- Decades:: 2000s; 2010s; 2020s;
- See also:: Other events of 2025; Timeline of Dominican history;

= 2025 in the Dominican Republic =

Events in the year 2025 in the Dominican Republic.

== Incumbents ==

- President: Luis Abinader
- Vice President: Raquel Peña de Antuña

== Events ==
=== January ===
- January 17 – Four people drown off the coast of Punta Cana amid rough conditions.

=== March ===
- March 6 – Disappearance of Sudiksha Konanki

=== April ===
- April 6 – The Dominican Republic significantly tightens border controls and migration enforcement along its border with Haiti, as announced by President Abinader.
- April 8 – Jet Set nightclub roof collapse: At least 232 people are killed in the collapse of the roof at the Jet Set nightclub in Santo Domingo.

=== May ===
- May 18 – Five people are killed in a shooting in Dajabón.

=== June ===
- June 26 – A court in Puerto Plata convicts baseball player Wander Franco of sexually abusing a minor and sentences him to a suspended two-year prison term.

=== July ===
- July 11 – A boat carrying migrants headed for Puerto Rico sinks off the Dominican coast, killing four people and leaving 20 others missing.
- July 28 – Around 1.5 tons of cocaine are seized from the coast of Pedernales, resulting in the arrest of four people including a Colombian national.

=== August ===
- August 18 – One person drowns at Caleta Beach in La Romana amid dangerous swimming conditions caused by Hurricane Erin.
- August 28 – Nine people, including a former prosecutor, are sentenced to up to 10 years' imprisonment for erasing the criminal records of thousands of convicted individuals from 2017 to 2023.

=== September ===
- 10 September – Five suspected gang members are shot dead by police in disputed circumstances in Santiago de los Caballeros.
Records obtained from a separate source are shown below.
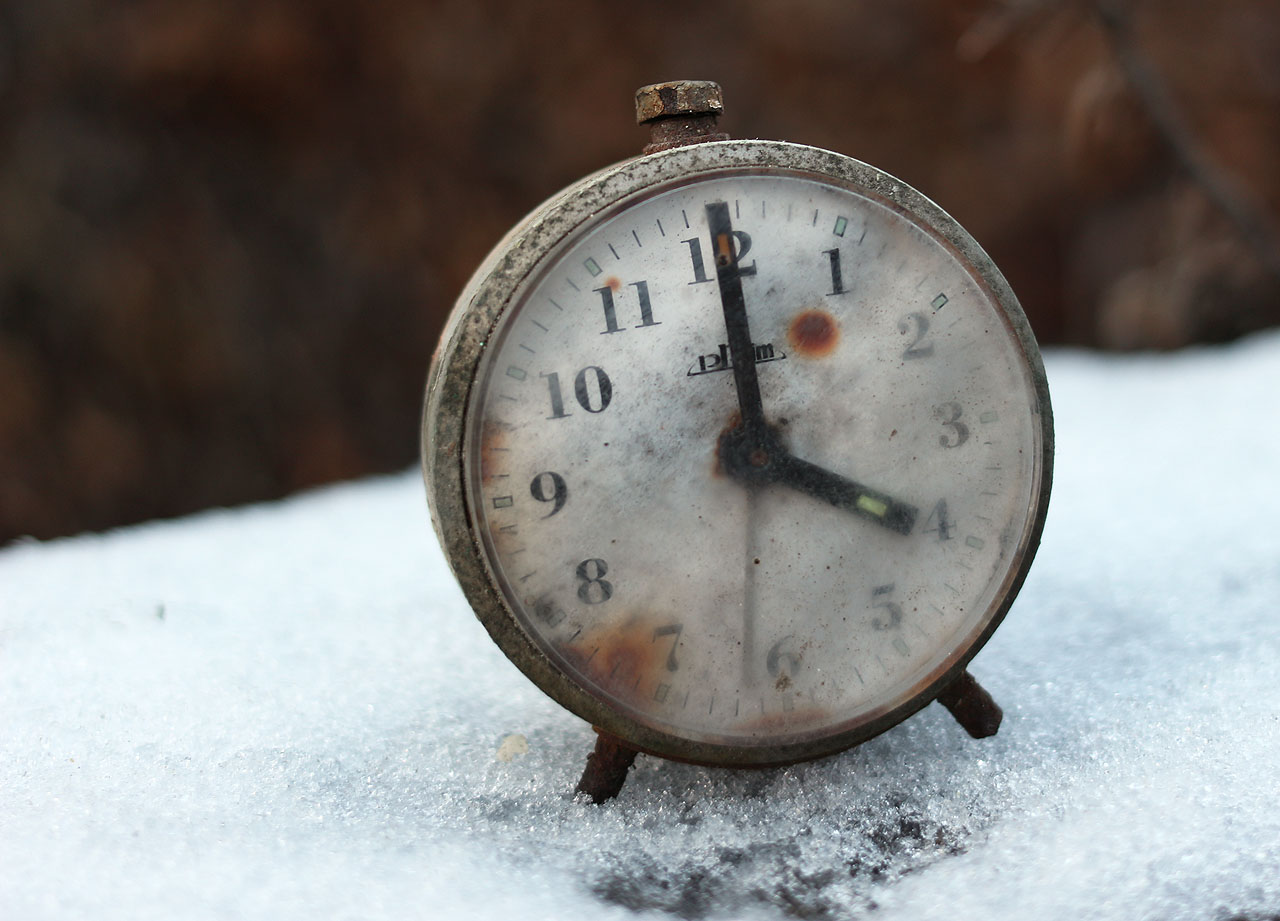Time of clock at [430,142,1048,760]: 4:00
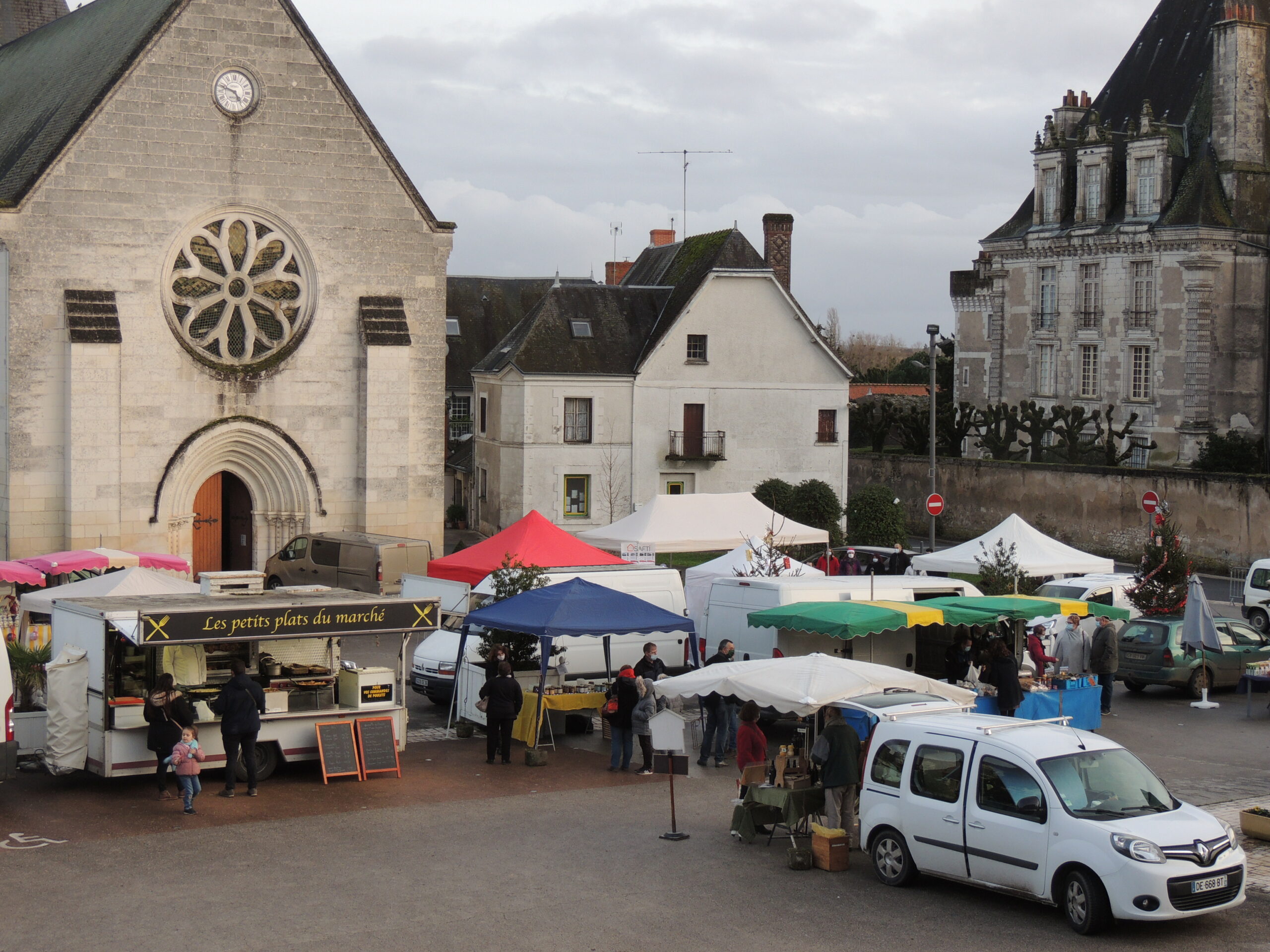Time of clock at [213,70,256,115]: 4:48
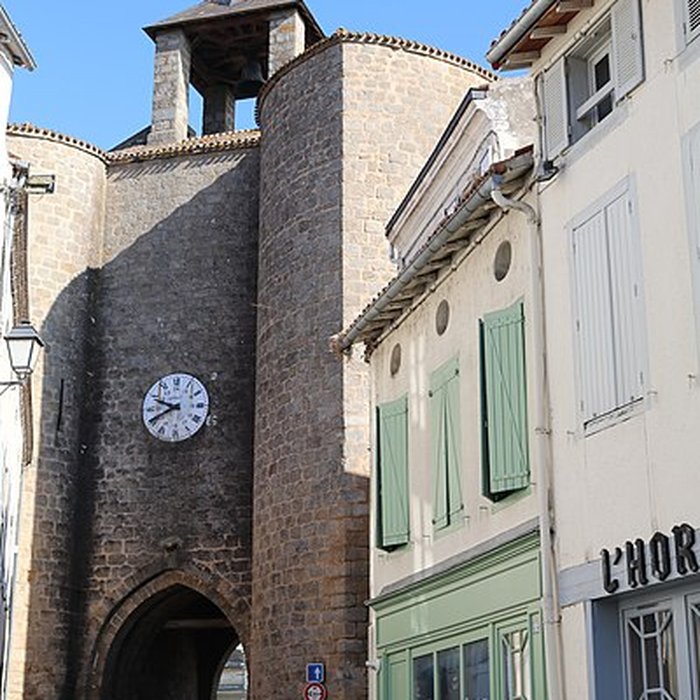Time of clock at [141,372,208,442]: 9:41
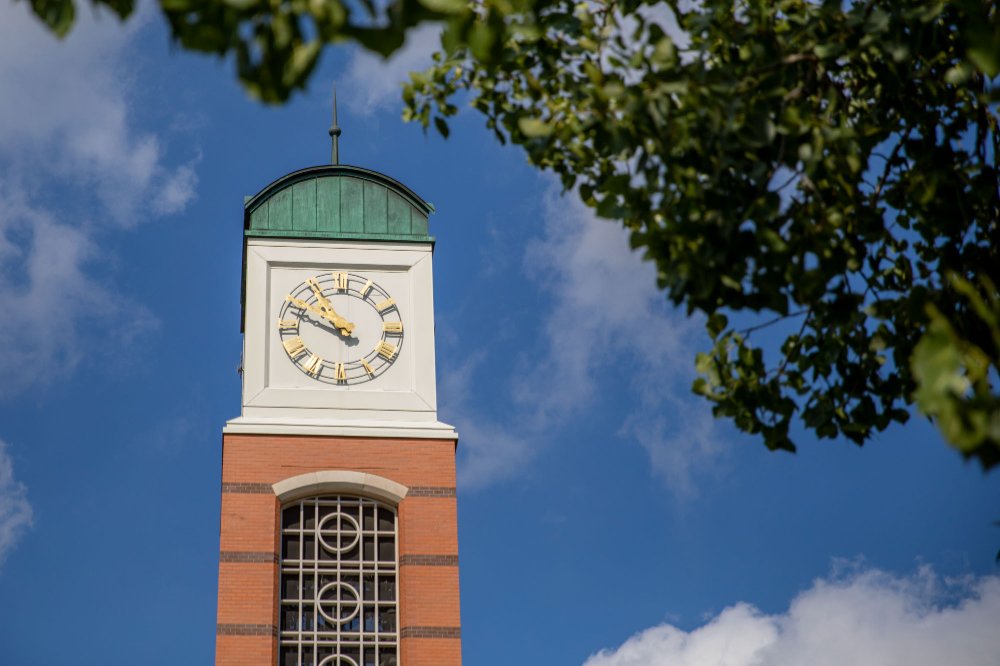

Eleven police officers are arrested on 30 September as part of an investigation into the killings.
- 21 September – Authorities announce the seizure of 377 packages of cocaine from a speedboat destroyed by the US Navy in an anti-narcotics operation off Beata Island.

=== October ===
- 20 October – A magnitude 5.0 earthquake hits San José de Ocoa Province, injuring 12 people.
- 21 October – Eighty miners are rescued following a collapse at the Cerro de Maimón Mine.
- 28 October – At least four people are killed nationwide in adverse weather conditions caused by Hurricane Melissa.

=== November ===
- 11 November – A shutdown of generation units at the San Pedro de Macorís and Quisqueya Power Plants causes a nationwide blackout.
- 19 November – The Constitutional Court of the Dominican Republic strikes down as discriminatory a ban on gay sex in the Dominican Republic National Police and the Armed Forces of the Dominican Republic.
- 26 November – President Abinader authorizes the United States to temporarily refuel aircraft and transport equipment and technical personnel at restricted areas within the San Isidro Air Base and Las Américas International Airport as part of its anti-narcotics operations.

=== December ===
- 15 December – A judge sentences seven former government officials to over a year in preventative detention in a US$250 million corruption case involving the National Health Insurance agency.

==Holidays==

Source:

- 1 January – New Year's Day
- 6 January – Epiphany
- 21 January – Our Lady of High Grace
- 26 January – Duarte's Birthday
- 27 February – Independence Day
- 18 April – Good Friday
- 21 April – Easter Monday
- 5 May – Labour Day
- 5 June – Corpus Christi
- 16 August – Restoration Day
- 24 September – Our Lady of Mercy
- 3 November – Constitution Day
- 25 December – Christmas Day

==Deaths==
- 8 April – Notable individuals killed in the Jet Set nightclub roof collapse:
  - Tony Blanco, 44, baseball player (Chunichi Dragons, Yokohama DeNA BayStars, Orix Buffaloes)
  - Nelsy Cruz, 42, politician, governor of Monte Cristi Province (since 2020)
  - Octavio Dotel, 51, baseball player (Houston Astros, St. Louis Cardinals, New York Mets)
  - Rubby Pérez, 69, merengue singer
- 12 August – Antonio Isa Conde, 85, politician, minister of energy and mines (2015–2020).
- 26 August – Franklin Domínguez, 94, playwright, theater director, and actor (Ratman, The Lost City).